The new title took 'the best' from newspapers
and magazines (including Emap's Zoo!). This strategy
had been used for several years by Dennis with The Week and
the Guardian with its Editor supplement. The
first issue culled from 54 papers and 185 mags for a mix of news,
humour, gadgets, quizzes, sport, cars and, of course, women,
although the flesh count was refreshingly low.
However, in October, Marketing Week reported that Bauer had stopped taking any advertising for Cut (14 October 2004, p15), and was rumoured to be gearing up for a relaunch. By November, Press Gazette saw 25 editorial jobs under threat as Bauer said it was reviewing the future of the title (11 November).
The issue published on 11 November was the last. Print Week said sales had fallen to just 10,000 after an initial print run, believed to have been about 700,000 copies, at Quebecor World in Corby (25 November, p9). 'It has been criticised for the poor quality of paper on which it was printed and the editorial content, which aimed to tone down the "booze and birds" focus of its rivals,' said Print Week.

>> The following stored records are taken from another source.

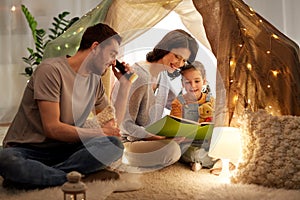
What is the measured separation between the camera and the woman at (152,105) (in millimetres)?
2340

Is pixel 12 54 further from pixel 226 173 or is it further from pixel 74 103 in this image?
pixel 226 173

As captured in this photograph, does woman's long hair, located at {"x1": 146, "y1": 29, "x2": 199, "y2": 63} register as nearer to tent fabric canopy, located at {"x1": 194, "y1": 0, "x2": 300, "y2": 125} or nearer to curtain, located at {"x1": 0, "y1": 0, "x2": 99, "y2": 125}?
tent fabric canopy, located at {"x1": 194, "y1": 0, "x2": 300, "y2": 125}

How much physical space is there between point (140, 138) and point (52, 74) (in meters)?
0.61

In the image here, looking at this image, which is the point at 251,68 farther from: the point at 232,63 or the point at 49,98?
the point at 49,98

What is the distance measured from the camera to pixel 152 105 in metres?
2.49

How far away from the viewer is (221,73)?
2.19 m

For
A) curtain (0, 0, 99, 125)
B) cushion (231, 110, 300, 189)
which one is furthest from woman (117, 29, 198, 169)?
curtain (0, 0, 99, 125)

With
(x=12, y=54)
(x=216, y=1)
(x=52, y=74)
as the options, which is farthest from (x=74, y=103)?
(x=12, y=54)

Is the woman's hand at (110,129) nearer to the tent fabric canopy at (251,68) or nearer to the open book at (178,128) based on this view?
the open book at (178,128)

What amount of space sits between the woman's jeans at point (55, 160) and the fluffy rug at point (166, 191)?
0.06 metres

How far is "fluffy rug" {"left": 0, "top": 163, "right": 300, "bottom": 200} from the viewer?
1.79 metres

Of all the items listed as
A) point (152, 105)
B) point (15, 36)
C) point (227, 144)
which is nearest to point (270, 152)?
point (227, 144)

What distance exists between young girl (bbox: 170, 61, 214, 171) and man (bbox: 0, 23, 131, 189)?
460 mm

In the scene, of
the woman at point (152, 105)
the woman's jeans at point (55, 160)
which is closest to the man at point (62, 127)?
the woman's jeans at point (55, 160)
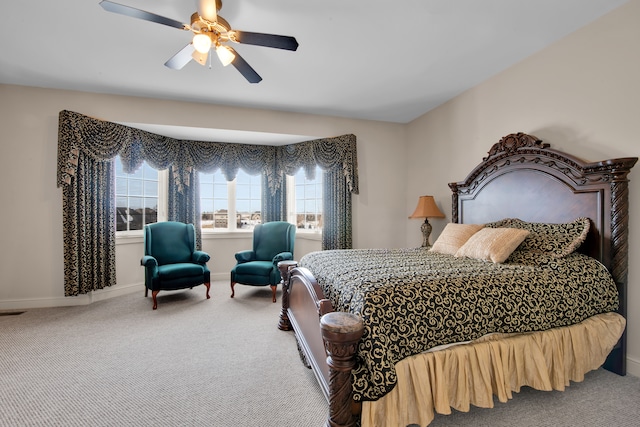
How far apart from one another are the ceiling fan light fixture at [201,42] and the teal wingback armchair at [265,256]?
2.57 meters

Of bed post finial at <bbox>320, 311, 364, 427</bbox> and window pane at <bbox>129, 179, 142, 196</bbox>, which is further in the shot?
window pane at <bbox>129, 179, 142, 196</bbox>

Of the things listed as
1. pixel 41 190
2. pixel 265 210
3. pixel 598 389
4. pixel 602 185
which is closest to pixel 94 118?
pixel 41 190

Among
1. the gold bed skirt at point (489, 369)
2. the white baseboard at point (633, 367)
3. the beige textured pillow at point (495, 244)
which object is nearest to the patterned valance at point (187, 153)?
the beige textured pillow at point (495, 244)

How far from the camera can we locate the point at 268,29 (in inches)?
95.3

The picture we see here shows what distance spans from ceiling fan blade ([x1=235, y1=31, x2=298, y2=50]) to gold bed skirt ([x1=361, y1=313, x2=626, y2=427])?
2089 mm

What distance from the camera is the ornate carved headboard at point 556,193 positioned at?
6.70 feet

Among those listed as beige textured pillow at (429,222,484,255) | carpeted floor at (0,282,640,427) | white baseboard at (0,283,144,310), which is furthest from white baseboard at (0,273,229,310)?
beige textured pillow at (429,222,484,255)

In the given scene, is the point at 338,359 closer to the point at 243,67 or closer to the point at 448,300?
the point at 448,300

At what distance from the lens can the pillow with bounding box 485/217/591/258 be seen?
212 centimetres

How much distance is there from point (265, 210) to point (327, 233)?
1.24m

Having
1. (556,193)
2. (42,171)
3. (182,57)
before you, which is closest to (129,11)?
(182,57)

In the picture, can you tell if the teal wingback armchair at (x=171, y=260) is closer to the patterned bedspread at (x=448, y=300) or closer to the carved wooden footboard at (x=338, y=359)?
the patterned bedspread at (x=448, y=300)

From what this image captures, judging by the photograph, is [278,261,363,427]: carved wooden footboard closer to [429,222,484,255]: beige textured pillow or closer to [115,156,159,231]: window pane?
[429,222,484,255]: beige textured pillow

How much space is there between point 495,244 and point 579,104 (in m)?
1.39
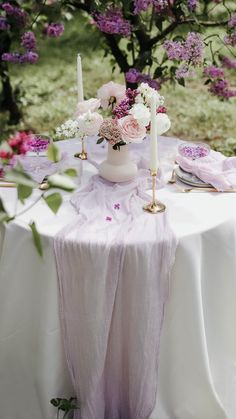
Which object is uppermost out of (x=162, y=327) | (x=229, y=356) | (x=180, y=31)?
(x=180, y=31)

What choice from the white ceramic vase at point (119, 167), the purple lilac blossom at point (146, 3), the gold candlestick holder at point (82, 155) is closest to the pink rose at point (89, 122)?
the white ceramic vase at point (119, 167)

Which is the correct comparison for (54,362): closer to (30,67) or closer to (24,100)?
(24,100)

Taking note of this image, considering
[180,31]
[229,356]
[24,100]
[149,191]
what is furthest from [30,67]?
[229,356]

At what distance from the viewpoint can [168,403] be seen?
6.98 ft

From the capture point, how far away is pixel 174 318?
2021mm

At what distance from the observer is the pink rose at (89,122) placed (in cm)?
209

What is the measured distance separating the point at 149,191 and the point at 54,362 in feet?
2.25

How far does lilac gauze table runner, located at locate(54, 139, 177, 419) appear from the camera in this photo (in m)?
1.91

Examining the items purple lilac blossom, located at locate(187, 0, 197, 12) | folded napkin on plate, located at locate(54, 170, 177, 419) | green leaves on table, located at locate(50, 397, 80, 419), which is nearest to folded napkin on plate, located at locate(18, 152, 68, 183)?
folded napkin on plate, located at locate(54, 170, 177, 419)

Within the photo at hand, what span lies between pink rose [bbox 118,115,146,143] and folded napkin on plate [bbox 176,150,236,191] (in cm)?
38

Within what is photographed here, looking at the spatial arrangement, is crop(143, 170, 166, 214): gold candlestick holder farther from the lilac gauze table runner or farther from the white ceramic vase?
the white ceramic vase

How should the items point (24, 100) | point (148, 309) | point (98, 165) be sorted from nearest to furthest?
1. point (148, 309)
2. point (98, 165)
3. point (24, 100)

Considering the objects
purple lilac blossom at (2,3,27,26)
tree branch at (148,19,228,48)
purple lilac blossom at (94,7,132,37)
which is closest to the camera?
purple lilac blossom at (94,7,132,37)

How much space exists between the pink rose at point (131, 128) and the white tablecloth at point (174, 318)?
285 mm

The Brand Republic website ('Cut fails to make it as Bauer pulls plug on men's weekly,' 10 December) said Bauer blamed a 'highly competitive and promotionally led market'. David Goodchild, managing director of Bauer, was quoted as saying: 'Cut was an exploration of new territory for the company. The intent was to provide men with an alternative weekly read to the lad's weeklies.' Brand Republic said unofficial industry figures put sales of the first full-price issue at just 30,000.
Geller went on edit Sky, the free magazine for the 7 million subscribers to the satellite TV channel, at customer publisher John Brown Citrus.